See the truth of it. The truth behind the rhetoric. Be talking about the truth. Shine light in all of the dark places by putting your attention on the big picture. The whole picture. Whether you side with Clinton, Trump, or Sanders is not important. The fact that you feel you must pick a side at all is the issue.

When you feel frustrated or frightened by what's going on - in politics, the economy, the police, terrorism - I invite you to consciously NOT choose a side. See the whole picture, the big view. That's unity consciousness.

Photo credit: Unknown
Because believing that we are one while engaging in separation from all we deem unsavory is living in illusion. We ARE one. The good, the bad and the ugly.

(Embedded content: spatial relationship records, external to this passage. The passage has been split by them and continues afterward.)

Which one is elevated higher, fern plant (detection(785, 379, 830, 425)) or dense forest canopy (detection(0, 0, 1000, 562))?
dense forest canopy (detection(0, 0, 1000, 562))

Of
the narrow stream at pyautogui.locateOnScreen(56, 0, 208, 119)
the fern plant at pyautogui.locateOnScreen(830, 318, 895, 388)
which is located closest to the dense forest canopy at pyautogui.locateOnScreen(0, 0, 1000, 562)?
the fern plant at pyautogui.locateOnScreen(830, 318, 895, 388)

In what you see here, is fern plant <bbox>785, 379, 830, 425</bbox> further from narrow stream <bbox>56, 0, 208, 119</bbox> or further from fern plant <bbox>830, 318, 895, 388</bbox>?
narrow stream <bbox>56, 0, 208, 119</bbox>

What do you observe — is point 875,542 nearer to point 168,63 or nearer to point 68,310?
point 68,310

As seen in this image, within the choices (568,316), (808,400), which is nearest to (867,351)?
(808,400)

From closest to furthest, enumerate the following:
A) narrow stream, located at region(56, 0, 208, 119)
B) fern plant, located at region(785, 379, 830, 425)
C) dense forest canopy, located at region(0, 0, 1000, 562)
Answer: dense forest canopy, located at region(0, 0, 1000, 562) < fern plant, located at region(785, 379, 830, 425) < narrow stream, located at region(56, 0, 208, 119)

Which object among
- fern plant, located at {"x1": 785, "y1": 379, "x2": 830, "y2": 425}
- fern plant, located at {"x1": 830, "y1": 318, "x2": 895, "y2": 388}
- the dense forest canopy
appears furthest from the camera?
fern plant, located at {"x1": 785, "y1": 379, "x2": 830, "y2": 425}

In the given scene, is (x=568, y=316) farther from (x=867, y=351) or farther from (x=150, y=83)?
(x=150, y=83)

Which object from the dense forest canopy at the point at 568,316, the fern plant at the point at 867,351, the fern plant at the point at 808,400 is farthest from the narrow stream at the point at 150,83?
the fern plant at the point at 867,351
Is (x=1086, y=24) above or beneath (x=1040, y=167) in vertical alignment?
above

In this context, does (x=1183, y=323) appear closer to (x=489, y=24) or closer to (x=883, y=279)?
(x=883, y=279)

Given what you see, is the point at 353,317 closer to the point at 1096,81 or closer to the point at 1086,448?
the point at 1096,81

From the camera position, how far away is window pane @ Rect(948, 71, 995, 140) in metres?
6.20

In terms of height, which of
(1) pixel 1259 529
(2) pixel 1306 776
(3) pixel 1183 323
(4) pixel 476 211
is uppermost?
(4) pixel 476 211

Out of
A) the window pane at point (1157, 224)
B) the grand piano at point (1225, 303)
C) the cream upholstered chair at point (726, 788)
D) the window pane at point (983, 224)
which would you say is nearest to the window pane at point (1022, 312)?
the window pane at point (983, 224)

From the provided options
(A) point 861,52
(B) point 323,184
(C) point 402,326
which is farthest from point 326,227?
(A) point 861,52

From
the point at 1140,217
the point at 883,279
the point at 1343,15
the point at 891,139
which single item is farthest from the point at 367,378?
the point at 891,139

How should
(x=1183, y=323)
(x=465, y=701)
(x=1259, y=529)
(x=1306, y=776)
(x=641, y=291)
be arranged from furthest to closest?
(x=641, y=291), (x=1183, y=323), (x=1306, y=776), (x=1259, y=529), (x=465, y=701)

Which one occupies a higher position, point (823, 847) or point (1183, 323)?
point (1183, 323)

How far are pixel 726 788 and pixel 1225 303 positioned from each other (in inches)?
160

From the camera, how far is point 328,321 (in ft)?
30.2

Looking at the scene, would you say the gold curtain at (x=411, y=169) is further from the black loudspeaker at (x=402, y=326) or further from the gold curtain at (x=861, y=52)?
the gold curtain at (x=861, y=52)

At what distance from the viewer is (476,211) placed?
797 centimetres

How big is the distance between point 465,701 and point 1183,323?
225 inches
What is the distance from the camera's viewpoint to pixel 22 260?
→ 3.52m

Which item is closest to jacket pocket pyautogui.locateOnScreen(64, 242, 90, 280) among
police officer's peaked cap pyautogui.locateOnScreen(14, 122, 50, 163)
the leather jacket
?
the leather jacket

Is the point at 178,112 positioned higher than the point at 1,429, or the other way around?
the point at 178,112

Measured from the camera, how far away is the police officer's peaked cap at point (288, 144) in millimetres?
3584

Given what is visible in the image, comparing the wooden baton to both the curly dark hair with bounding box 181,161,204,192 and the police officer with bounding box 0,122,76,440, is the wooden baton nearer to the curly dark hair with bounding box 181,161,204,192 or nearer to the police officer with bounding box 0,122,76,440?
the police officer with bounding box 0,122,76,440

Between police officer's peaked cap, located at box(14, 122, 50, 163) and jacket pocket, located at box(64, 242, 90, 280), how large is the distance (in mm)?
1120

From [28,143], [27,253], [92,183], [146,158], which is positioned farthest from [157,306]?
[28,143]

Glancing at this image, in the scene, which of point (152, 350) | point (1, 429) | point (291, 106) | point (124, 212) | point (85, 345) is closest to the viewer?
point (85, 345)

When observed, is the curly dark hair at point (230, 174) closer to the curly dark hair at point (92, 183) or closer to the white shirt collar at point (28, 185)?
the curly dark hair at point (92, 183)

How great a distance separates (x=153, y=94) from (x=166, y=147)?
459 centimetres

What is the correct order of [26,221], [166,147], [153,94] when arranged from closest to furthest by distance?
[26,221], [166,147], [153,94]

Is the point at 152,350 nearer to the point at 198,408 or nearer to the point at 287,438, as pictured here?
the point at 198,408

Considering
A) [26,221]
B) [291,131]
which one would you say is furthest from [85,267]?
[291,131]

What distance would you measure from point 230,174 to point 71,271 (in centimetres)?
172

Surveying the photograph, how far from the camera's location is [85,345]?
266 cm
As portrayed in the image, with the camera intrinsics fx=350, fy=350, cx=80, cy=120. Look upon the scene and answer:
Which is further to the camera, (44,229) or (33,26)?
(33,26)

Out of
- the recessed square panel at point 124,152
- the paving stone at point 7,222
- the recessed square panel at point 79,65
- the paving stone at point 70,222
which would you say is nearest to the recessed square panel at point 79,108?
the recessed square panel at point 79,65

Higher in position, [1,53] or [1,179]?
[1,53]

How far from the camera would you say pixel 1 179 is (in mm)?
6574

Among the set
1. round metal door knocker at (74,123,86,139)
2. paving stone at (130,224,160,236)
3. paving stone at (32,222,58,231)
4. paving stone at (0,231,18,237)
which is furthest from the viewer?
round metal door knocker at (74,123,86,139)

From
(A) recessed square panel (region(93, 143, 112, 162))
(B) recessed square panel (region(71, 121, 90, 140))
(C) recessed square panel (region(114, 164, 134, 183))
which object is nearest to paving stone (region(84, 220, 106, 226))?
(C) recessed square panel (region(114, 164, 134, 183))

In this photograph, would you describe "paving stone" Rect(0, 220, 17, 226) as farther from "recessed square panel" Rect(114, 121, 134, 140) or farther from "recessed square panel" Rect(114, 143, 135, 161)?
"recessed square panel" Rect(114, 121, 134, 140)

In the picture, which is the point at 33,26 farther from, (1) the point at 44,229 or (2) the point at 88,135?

Open up your dialogue, both inner and outer. Become curious about the truth, about what's behind, what has been hidden and is now emerging. We really are that big! We can hold it all.

For me, what makes all the difference is being able to hold a bigger view, to see that everything we’re doing right now is about evolving human consciousness. Not just my consciousness, but human consciousness. All of us. And it takes a lot of trust to know that what’s happening is happening because it needs to happen in order for us to wake up. And we determine that course. Each of us individually that make up the collective, we determine the trajectory for that evolution.  

We determine what it's going to take.